La check-list gène car elle met chaque intervenant sur un pied d’égalité, l’infirmière l’anesthésiste, le chirurgien. Ce n’est que temporaire ensuite chacun retourne dans son rôle. Crime de lèse majesté, moi chirurgien infaillible, je sais tout, je refuse que le gazier ou pire la panseuse s’autorise à me dire: « Tu te trompes de coté, coco ».

Oui, parfois aussi brillant soit on, on peut se tromper et il est rassurant qu’une équipe soit là pour dire: « Attention tu fais fausse route ». Il faut juste mettre un peu de son ego au placard.

Le but de la check list n’est pas de remplir des cases pour remplir des cases, mais de s’assurer qu’on ne fait pas n’importe quoi. Nous avons une check list pour les ponctions biopsies rénales, elle permet de vérifier que nous sommes dans les clous, si je décide de biopsier malgré le fait que la patiente à 120000 plaquettes et bien je prends mes responsabilités. Je dois expliquer et motiver ma décision. J’étais ritualisé avant la check list, nous n’avons fait que formaliser la ritualisation. Quel personne qui fait un geste à risque, n’a pas son petit rituel? La rationalité n’empêche pas la pensée magique.

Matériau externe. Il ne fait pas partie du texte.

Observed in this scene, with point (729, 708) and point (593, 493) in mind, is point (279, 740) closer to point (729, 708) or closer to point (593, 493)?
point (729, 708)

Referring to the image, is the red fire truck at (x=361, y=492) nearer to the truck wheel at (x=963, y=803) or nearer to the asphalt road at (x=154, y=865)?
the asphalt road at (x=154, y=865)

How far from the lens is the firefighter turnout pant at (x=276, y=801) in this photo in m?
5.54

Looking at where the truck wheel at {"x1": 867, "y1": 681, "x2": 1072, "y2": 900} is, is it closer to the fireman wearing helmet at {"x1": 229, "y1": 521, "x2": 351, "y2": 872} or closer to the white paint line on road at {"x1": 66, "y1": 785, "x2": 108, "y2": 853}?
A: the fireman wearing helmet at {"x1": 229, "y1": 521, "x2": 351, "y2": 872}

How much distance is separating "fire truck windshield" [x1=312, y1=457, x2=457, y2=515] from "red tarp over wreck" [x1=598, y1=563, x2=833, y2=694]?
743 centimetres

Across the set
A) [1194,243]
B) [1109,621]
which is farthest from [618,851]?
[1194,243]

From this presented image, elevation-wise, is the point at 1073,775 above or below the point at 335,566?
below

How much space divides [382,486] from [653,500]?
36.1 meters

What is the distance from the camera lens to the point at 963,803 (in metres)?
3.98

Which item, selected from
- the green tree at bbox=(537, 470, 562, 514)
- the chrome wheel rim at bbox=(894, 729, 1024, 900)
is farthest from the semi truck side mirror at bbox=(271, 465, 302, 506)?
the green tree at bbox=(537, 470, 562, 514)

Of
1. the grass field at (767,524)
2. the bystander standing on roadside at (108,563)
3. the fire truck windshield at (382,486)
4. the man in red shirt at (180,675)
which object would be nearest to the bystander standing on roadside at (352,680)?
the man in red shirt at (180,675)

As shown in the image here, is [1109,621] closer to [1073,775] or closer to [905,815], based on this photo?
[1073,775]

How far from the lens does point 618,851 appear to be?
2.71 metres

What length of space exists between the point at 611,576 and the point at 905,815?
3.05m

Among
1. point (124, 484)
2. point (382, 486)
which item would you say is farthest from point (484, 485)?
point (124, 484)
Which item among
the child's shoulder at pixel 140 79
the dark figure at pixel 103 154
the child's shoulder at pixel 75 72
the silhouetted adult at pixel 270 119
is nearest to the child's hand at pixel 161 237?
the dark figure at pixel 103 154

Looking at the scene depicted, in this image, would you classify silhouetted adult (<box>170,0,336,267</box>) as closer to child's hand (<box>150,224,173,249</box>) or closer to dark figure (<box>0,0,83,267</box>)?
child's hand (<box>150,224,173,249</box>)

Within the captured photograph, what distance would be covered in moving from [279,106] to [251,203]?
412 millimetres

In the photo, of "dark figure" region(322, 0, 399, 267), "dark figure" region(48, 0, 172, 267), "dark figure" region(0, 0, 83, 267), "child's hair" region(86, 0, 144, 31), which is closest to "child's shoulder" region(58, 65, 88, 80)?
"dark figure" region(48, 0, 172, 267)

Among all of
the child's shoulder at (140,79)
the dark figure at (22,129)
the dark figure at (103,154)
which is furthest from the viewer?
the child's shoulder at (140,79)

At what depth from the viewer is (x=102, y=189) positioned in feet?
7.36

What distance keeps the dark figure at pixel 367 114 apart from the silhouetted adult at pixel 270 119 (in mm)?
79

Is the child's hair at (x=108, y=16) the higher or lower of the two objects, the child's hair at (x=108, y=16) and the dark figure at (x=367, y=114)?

Le travail hospitalier est un travail d’équipe, la médecine est un travail d’équipe. Malheureusement, nos études ne sélectionnent que les forts, les bêtes de concours, les mâles dominants, ceux qui croient qu’ils savent tout, qu’ils sont omniscients et omnipotents. Les malades sont de plus en plus complexes, il devient difficile pour un médecin unique de répondre à toutes les problématiques soulevées par le patient polypathologique. Il est indispensable que nous intégrions dans le cursus une formation au travail en équipe. Un article récent montre que pour former de bons ORL, ce qui compte plus que les qualités purement intellectuelles, c’est d’avoir eu un parcours brillant dans un sport collectif. Ceci doit amener à un peu d’humilité quand à la force et au poids de la décision individuelle. En mêlée, mieux vaux un pack avec 8 joueurs de 90 kgs qui poussent tous en même temps, dans le même sens, qu’un pack avec des monstres de 120 kgs qui poussent quand chacun en a l’envie.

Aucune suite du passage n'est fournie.